Results: The percentage of Black boys who received an OSS was five percent, whereas four percent of Black girls received an OSS. With regard to responses to questions pertaining to suicide, Black girls had higher indications that they either considered (.21), planned (.20), or attempted suicide (.13) than Black boys. For Black boys, the association between the predictor variable (RI) and the dependent variables regarding suicide was nonexistent. The correlational results reveal that for Black girls, there was a weak positive association between the predictor variable of RI, suicide consideration (r = .05, p < .001), and attempts (r = .07, p < .001) and a weak negative association between creating a plan. Essentially, for Black girls, an increased chance of receiving an OSS contributes, although small, to them considering suicide and attempting suicide.
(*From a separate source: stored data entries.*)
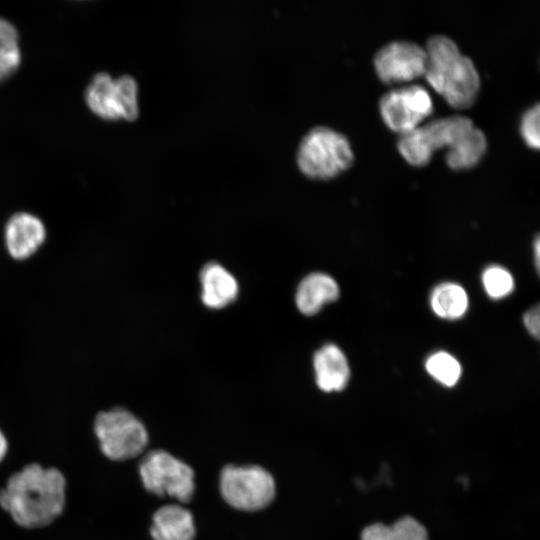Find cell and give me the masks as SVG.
Instances as JSON below:
<instances>
[{"instance_id": "12", "label": "cell", "mask_w": 540, "mask_h": 540, "mask_svg": "<svg viewBox=\"0 0 540 540\" xmlns=\"http://www.w3.org/2000/svg\"><path fill=\"white\" fill-rule=\"evenodd\" d=\"M201 299L211 309H221L232 303L238 295V283L222 265L211 262L200 272Z\"/></svg>"}, {"instance_id": "25", "label": "cell", "mask_w": 540, "mask_h": 540, "mask_svg": "<svg viewBox=\"0 0 540 540\" xmlns=\"http://www.w3.org/2000/svg\"><path fill=\"white\" fill-rule=\"evenodd\" d=\"M539 249V238H537L535 241V259L537 270H539Z\"/></svg>"}, {"instance_id": "11", "label": "cell", "mask_w": 540, "mask_h": 540, "mask_svg": "<svg viewBox=\"0 0 540 540\" xmlns=\"http://www.w3.org/2000/svg\"><path fill=\"white\" fill-rule=\"evenodd\" d=\"M46 235V227L42 220L28 212L13 214L4 228L7 252L18 261L33 256L45 242Z\"/></svg>"}, {"instance_id": "20", "label": "cell", "mask_w": 540, "mask_h": 540, "mask_svg": "<svg viewBox=\"0 0 540 540\" xmlns=\"http://www.w3.org/2000/svg\"><path fill=\"white\" fill-rule=\"evenodd\" d=\"M428 373L446 386H453L461 375L458 361L446 352H438L430 356L426 362Z\"/></svg>"}, {"instance_id": "17", "label": "cell", "mask_w": 540, "mask_h": 540, "mask_svg": "<svg viewBox=\"0 0 540 540\" xmlns=\"http://www.w3.org/2000/svg\"><path fill=\"white\" fill-rule=\"evenodd\" d=\"M361 540H428V535L417 520L403 517L390 526L376 523L366 527Z\"/></svg>"}, {"instance_id": "14", "label": "cell", "mask_w": 540, "mask_h": 540, "mask_svg": "<svg viewBox=\"0 0 540 540\" xmlns=\"http://www.w3.org/2000/svg\"><path fill=\"white\" fill-rule=\"evenodd\" d=\"M338 297L339 287L335 280L327 274L315 272L303 278L298 285L295 303L301 313L311 316Z\"/></svg>"}, {"instance_id": "22", "label": "cell", "mask_w": 540, "mask_h": 540, "mask_svg": "<svg viewBox=\"0 0 540 540\" xmlns=\"http://www.w3.org/2000/svg\"><path fill=\"white\" fill-rule=\"evenodd\" d=\"M539 104L529 107L522 115L520 122L521 135L529 146L538 148L539 139Z\"/></svg>"}, {"instance_id": "24", "label": "cell", "mask_w": 540, "mask_h": 540, "mask_svg": "<svg viewBox=\"0 0 540 540\" xmlns=\"http://www.w3.org/2000/svg\"><path fill=\"white\" fill-rule=\"evenodd\" d=\"M7 449H8L7 440L3 432L0 430V462L5 457Z\"/></svg>"}, {"instance_id": "3", "label": "cell", "mask_w": 540, "mask_h": 540, "mask_svg": "<svg viewBox=\"0 0 540 540\" xmlns=\"http://www.w3.org/2000/svg\"><path fill=\"white\" fill-rule=\"evenodd\" d=\"M354 154L347 137L327 126H316L302 138L296 155L300 171L314 179H328L347 169Z\"/></svg>"}, {"instance_id": "10", "label": "cell", "mask_w": 540, "mask_h": 540, "mask_svg": "<svg viewBox=\"0 0 540 540\" xmlns=\"http://www.w3.org/2000/svg\"><path fill=\"white\" fill-rule=\"evenodd\" d=\"M424 47L408 40H395L382 46L374 56L378 76L385 82L408 81L424 74Z\"/></svg>"}, {"instance_id": "9", "label": "cell", "mask_w": 540, "mask_h": 540, "mask_svg": "<svg viewBox=\"0 0 540 540\" xmlns=\"http://www.w3.org/2000/svg\"><path fill=\"white\" fill-rule=\"evenodd\" d=\"M379 108L387 126L401 134L418 126L432 112L433 101L423 86L413 84L384 93Z\"/></svg>"}, {"instance_id": "21", "label": "cell", "mask_w": 540, "mask_h": 540, "mask_svg": "<svg viewBox=\"0 0 540 540\" xmlns=\"http://www.w3.org/2000/svg\"><path fill=\"white\" fill-rule=\"evenodd\" d=\"M483 284L486 292L492 298H501L508 295L514 286L509 272L499 266H492L485 270Z\"/></svg>"}, {"instance_id": "2", "label": "cell", "mask_w": 540, "mask_h": 540, "mask_svg": "<svg viewBox=\"0 0 540 540\" xmlns=\"http://www.w3.org/2000/svg\"><path fill=\"white\" fill-rule=\"evenodd\" d=\"M424 74L446 101L458 108L471 105L479 91L480 77L473 61L446 35L431 36L424 48Z\"/></svg>"}, {"instance_id": "5", "label": "cell", "mask_w": 540, "mask_h": 540, "mask_svg": "<svg viewBox=\"0 0 540 540\" xmlns=\"http://www.w3.org/2000/svg\"><path fill=\"white\" fill-rule=\"evenodd\" d=\"M94 432L102 453L111 460L134 458L144 451L148 433L143 423L130 411L116 407L97 414Z\"/></svg>"}, {"instance_id": "19", "label": "cell", "mask_w": 540, "mask_h": 540, "mask_svg": "<svg viewBox=\"0 0 540 540\" xmlns=\"http://www.w3.org/2000/svg\"><path fill=\"white\" fill-rule=\"evenodd\" d=\"M21 50L15 26L0 17V83L9 79L19 68Z\"/></svg>"}, {"instance_id": "6", "label": "cell", "mask_w": 540, "mask_h": 540, "mask_svg": "<svg viewBox=\"0 0 540 540\" xmlns=\"http://www.w3.org/2000/svg\"><path fill=\"white\" fill-rule=\"evenodd\" d=\"M84 98L89 109L103 120L133 121L139 115L138 84L130 75L112 78L99 72L87 86Z\"/></svg>"}, {"instance_id": "1", "label": "cell", "mask_w": 540, "mask_h": 540, "mask_svg": "<svg viewBox=\"0 0 540 540\" xmlns=\"http://www.w3.org/2000/svg\"><path fill=\"white\" fill-rule=\"evenodd\" d=\"M66 502V479L56 468L26 465L0 490V506L24 528H41L57 519Z\"/></svg>"}, {"instance_id": "8", "label": "cell", "mask_w": 540, "mask_h": 540, "mask_svg": "<svg viewBox=\"0 0 540 540\" xmlns=\"http://www.w3.org/2000/svg\"><path fill=\"white\" fill-rule=\"evenodd\" d=\"M139 472L144 487L157 496L174 497L184 503L193 497V470L164 450H155L145 456Z\"/></svg>"}, {"instance_id": "18", "label": "cell", "mask_w": 540, "mask_h": 540, "mask_svg": "<svg viewBox=\"0 0 540 540\" xmlns=\"http://www.w3.org/2000/svg\"><path fill=\"white\" fill-rule=\"evenodd\" d=\"M433 311L446 319H457L467 310L468 297L464 289L454 283L437 286L431 295Z\"/></svg>"}, {"instance_id": "23", "label": "cell", "mask_w": 540, "mask_h": 540, "mask_svg": "<svg viewBox=\"0 0 540 540\" xmlns=\"http://www.w3.org/2000/svg\"><path fill=\"white\" fill-rule=\"evenodd\" d=\"M539 313V306L536 305L524 315V324L529 333L535 338L539 337Z\"/></svg>"}, {"instance_id": "4", "label": "cell", "mask_w": 540, "mask_h": 540, "mask_svg": "<svg viewBox=\"0 0 540 540\" xmlns=\"http://www.w3.org/2000/svg\"><path fill=\"white\" fill-rule=\"evenodd\" d=\"M471 118L450 115L433 119L425 124L401 133L397 147L402 156L412 165L426 164L433 151L440 147H454L473 127Z\"/></svg>"}, {"instance_id": "7", "label": "cell", "mask_w": 540, "mask_h": 540, "mask_svg": "<svg viewBox=\"0 0 540 540\" xmlns=\"http://www.w3.org/2000/svg\"><path fill=\"white\" fill-rule=\"evenodd\" d=\"M220 490L225 501L244 511L266 507L275 496L274 479L260 466H226L220 476Z\"/></svg>"}, {"instance_id": "15", "label": "cell", "mask_w": 540, "mask_h": 540, "mask_svg": "<svg viewBox=\"0 0 540 540\" xmlns=\"http://www.w3.org/2000/svg\"><path fill=\"white\" fill-rule=\"evenodd\" d=\"M150 533L154 540H193V516L182 506H163L153 515Z\"/></svg>"}, {"instance_id": "13", "label": "cell", "mask_w": 540, "mask_h": 540, "mask_svg": "<svg viewBox=\"0 0 540 540\" xmlns=\"http://www.w3.org/2000/svg\"><path fill=\"white\" fill-rule=\"evenodd\" d=\"M316 383L325 392L341 391L349 380V366L343 352L334 344H326L314 355Z\"/></svg>"}, {"instance_id": "16", "label": "cell", "mask_w": 540, "mask_h": 540, "mask_svg": "<svg viewBox=\"0 0 540 540\" xmlns=\"http://www.w3.org/2000/svg\"><path fill=\"white\" fill-rule=\"evenodd\" d=\"M486 147L485 134L474 126L453 148L447 150L446 163L453 169L470 168L481 159Z\"/></svg>"}]
</instances>
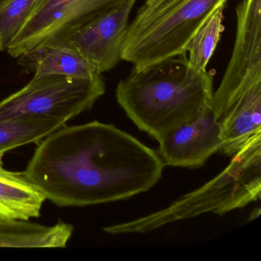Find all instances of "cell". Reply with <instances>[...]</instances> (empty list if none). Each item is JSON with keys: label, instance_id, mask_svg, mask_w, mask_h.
<instances>
[{"label": "cell", "instance_id": "cell-1", "mask_svg": "<svg viewBox=\"0 0 261 261\" xmlns=\"http://www.w3.org/2000/svg\"><path fill=\"white\" fill-rule=\"evenodd\" d=\"M164 166L136 137L94 120L65 125L45 137L22 173L56 205L85 207L147 192Z\"/></svg>", "mask_w": 261, "mask_h": 261}, {"label": "cell", "instance_id": "cell-2", "mask_svg": "<svg viewBox=\"0 0 261 261\" xmlns=\"http://www.w3.org/2000/svg\"><path fill=\"white\" fill-rule=\"evenodd\" d=\"M213 83V74L194 68L184 54L133 68L117 85L116 98L134 124L158 141L210 111Z\"/></svg>", "mask_w": 261, "mask_h": 261}, {"label": "cell", "instance_id": "cell-3", "mask_svg": "<svg viewBox=\"0 0 261 261\" xmlns=\"http://www.w3.org/2000/svg\"><path fill=\"white\" fill-rule=\"evenodd\" d=\"M261 140L252 142L231 157L213 179L158 212L105 227L110 234L147 233L166 224L205 213L224 215L260 199Z\"/></svg>", "mask_w": 261, "mask_h": 261}, {"label": "cell", "instance_id": "cell-4", "mask_svg": "<svg viewBox=\"0 0 261 261\" xmlns=\"http://www.w3.org/2000/svg\"><path fill=\"white\" fill-rule=\"evenodd\" d=\"M227 0H145L129 24L121 59L146 68L187 54L186 47L216 7Z\"/></svg>", "mask_w": 261, "mask_h": 261}, {"label": "cell", "instance_id": "cell-5", "mask_svg": "<svg viewBox=\"0 0 261 261\" xmlns=\"http://www.w3.org/2000/svg\"><path fill=\"white\" fill-rule=\"evenodd\" d=\"M105 91L102 74L92 79L33 77L23 88L0 101V120L51 117L68 123L91 110Z\"/></svg>", "mask_w": 261, "mask_h": 261}, {"label": "cell", "instance_id": "cell-6", "mask_svg": "<svg viewBox=\"0 0 261 261\" xmlns=\"http://www.w3.org/2000/svg\"><path fill=\"white\" fill-rule=\"evenodd\" d=\"M124 0H36L7 50L13 58L62 40Z\"/></svg>", "mask_w": 261, "mask_h": 261}, {"label": "cell", "instance_id": "cell-7", "mask_svg": "<svg viewBox=\"0 0 261 261\" xmlns=\"http://www.w3.org/2000/svg\"><path fill=\"white\" fill-rule=\"evenodd\" d=\"M137 1L124 0L51 45L59 44L77 51L101 74L114 69L122 60L129 16Z\"/></svg>", "mask_w": 261, "mask_h": 261}, {"label": "cell", "instance_id": "cell-8", "mask_svg": "<svg viewBox=\"0 0 261 261\" xmlns=\"http://www.w3.org/2000/svg\"><path fill=\"white\" fill-rule=\"evenodd\" d=\"M158 142L159 155L164 166L189 169L202 166L223 144L221 128L212 110L175 128Z\"/></svg>", "mask_w": 261, "mask_h": 261}, {"label": "cell", "instance_id": "cell-9", "mask_svg": "<svg viewBox=\"0 0 261 261\" xmlns=\"http://www.w3.org/2000/svg\"><path fill=\"white\" fill-rule=\"evenodd\" d=\"M237 33L228 65L215 93L236 87L261 65V0H242L236 7Z\"/></svg>", "mask_w": 261, "mask_h": 261}, {"label": "cell", "instance_id": "cell-10", "mask_svg": "<svg viewBox=\"0 0 261 261\" xmlns=\"http://www.w3.org/2000/svg\"><path fill=\"white\" fill-rule=\"evenodd\" d=\"M19 64L35 77L63 76L92 79L102 74L97 67L77 51L59 44L45 45L22 55Z\"/></svg>", "mask_w": 261, "mask_h": 261}, {"label": "cell", "instance_id": "cell-11", "mask_svg": "<svg viewBox=\"0 0 261 261\" xmlns=\"http://www.w3.org/2000/svg\"><path fill=\"white\" fill-rule=\"evenodd\" d=\"M45 195L22 172L4 168L0 158V221H30L39 218Z\"/></svg>", "mask_w": 261, "mask_h": 261}, {"label": "cell", "instance_id": "cell-12", "mask_svg": "<svg viewBox=\"0 0 261 261\" xmlns=\"http://www.w3.org/2000/svg\"><path fill=\"white\" fill-rule=\"evenodd\" d=\"M66 123L51 117H22L0 120V158L16 148L38 144Z\"/></svg>", "mask_w": 261, "mask_h": 261}, {"label": "cell", "instance_id": "cell-13", "mask_svg": "<svg viewBox=\"0 0 261 261\" xmlns=\"http://www.w3.org/2000/svg\"><path fill=\"white\" fill-rule=\"evenodd\" d=\"M226 4L218 6L211 13L186 47L189 64L196 69L206 70L224 30L223 25Z\"/></svg>", "mask_w": 261, "mask_h": 261}, {"label": "cell", "instance_id": "cell-14", "mask_svg": "<svg viewBox=\"0 0 261 261\" xmlns=\"http://www.w3.org/2000/svg\"><path fill=\"white\" fill-rule=\"evenodd\" d=\"M36 0H0V51L8 49Z\"/></svg>", "mask_w": 261, "mask_h": 261}]
</instances>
Conclusion and Implications

Our research suggests that Black students, specifically girls, are potentially harmed by the adverse effects of school discipline. As suicide rates for Black youth have been documented as a national public health crisis, our findings are an immediate call for research and action to advance social change. The fixation on school disciplinary outcomes and involvement with the criminal justice system has failed to take into account how these children may be burdened with suicidality. Thus, the more immediate focus should be on how we protect them and help them to maintain hope. Sustaining their lives is the priority; helping them to maintain hope and thrive is our obligation.